As some point, it’s worth getting professional advice from an attorney.

 

John from jpl-consulting.com makes other very good points, some of them I excerpt here but please visit his website for the complete picture (and while there, hire him):

http://blog.jpl-consulting.com/2012/04/why-i-wont-sign-your-nda/

There’s Nothing New Under the Sun

Between a first-time web entrepreneur and one who’s been for years working on many ventures, there is a huge gap in perspective regarding the importance, rarity, and uniqueness of ideas.  Namely if you have this one great idea and that’s your ticket into entrepreneurship, you’re apt to overlook (or simply be unaware of) how interconnected and overlapping innovations are, and correspondingly unable (or unwilling) to see traces of your idea in and around stuff that’s already out there.

Ideas are Plentiful, Good Execution is Scarce

It’s a well documented phenomenon how idea-havin’ first timers just need a programmer to bring their vision to life, as though the idea is somehow half the battle (or 90%, as folks like me often get offered sweat equity deals–10% seems to be a popular number).  But if you’ve ever tried to bring even one venture to market, you know perhaps all too well that ideas are just the starting point, and take by far the least work, time, and capital.

### Stored data
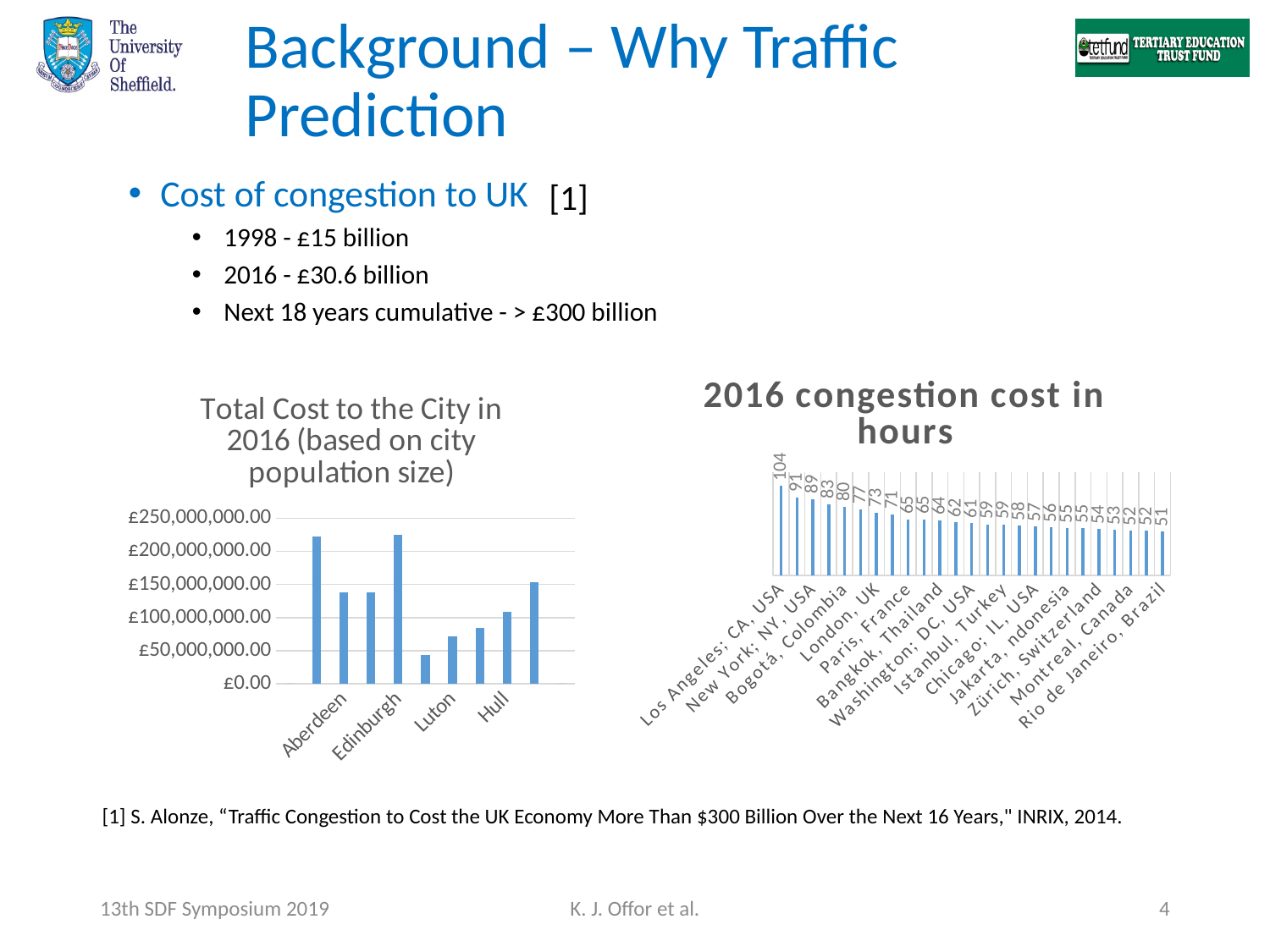
On the '2016 congestion cost in hours' chart, which city has the lowest value? Rio de Janeiro, Brazil On the 'Total Cost to the City in 2016' chart, is the value for Luton greater or less than £100,000,000.00? less On the '2016 congestion cost in hours' chart, how many bars are plotted? 25 On the '2016 congestion cost in hours' chart, what is the value for Los Angeles, CA, USA? 104 On the '2016 congestion cost in hours' chart, do the values rise or fall from left to right? fall On the '2016 congestion cost in hours' chart, what is the difference between the values for Los Angeles, CA, USA and Rio de Janeiro, Brazil? 53 On the '2016 congestion cost in hours' chart, which city has the highest value? Los Angeles, CA, USA On the '2016 congestion cost in hours' chart, which has the larger value, Los Angeles, CA, USA or New York, NY, USA? Los Angeles, CA, USA On the '2016 congestion cost in hours' chart, what is the value for Rio de Janeiro, Brazil? 51 On the '2016 congestion cost in hours' chart, what is the value for London, UK? 73 What kind of chart is the 'Total Cost to the City in 2016' chart on the left? bar chart On the 'Total Cost to the City in 2016' chart, how many bars are plotted? 9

### Activity 1
Update the NDA passage starting at "Ideas are Plentiful, Good" and ending at "time, and capital.", swapping "programmer" for "developer".
### Activity 2
In the NDA passage, what share of sweat equity is called a popular number in the deals offered?
### Activity 3
Carry on writing the NDA passage from its last sentence.
The lines have nothing to do with the NDA passage.

### Response 1
Ideas are Plentiful, Good Execution is Scarce

It’s a well documented phenomenon how idea-havin’ first timers just need a developer to bring their vision to life, as though the idea is somehow half the battle (or 90%, as folks like me often get offered sweat equity deals–10% seems to be a popular number).  But if you’ve ever tried to bring even one venture to market, you know perhaps all too well that ideas are just the starting point, and take by far the least work, time, and capital.

### Response 2
10%

### Response 3
It’s Not a Good Sign

Say I’m just first meeting you to discuss your idea.  If you prize your idea so much (in relation to everything else it will take in order to make it succeed) that you feel the need to put in legal protections from me, it’s a tell that you don’t have much going for you in this endeavor.

Your NDA Treads Heavily Upon My Right to Work

Overlap in innovations and concepts found among disparate parts of the web is ubiquitous.  Any agreement that I sign to not disclose or use information shared with me in a casual engagement opens up a whole world of potentially contentious confusion about what is or isn’t okay for me to do in the future.

NDAs Have Their Place

Are there some situations where NDAs are appropriate?  You betcha.  They are appropriate when there exists something both significant and tangible to disclose, representing more than just whatever popped into your head in the shower.  The 10 page business plan alluded to above makes a reasonable cutoff, necessary but probably not sufficient.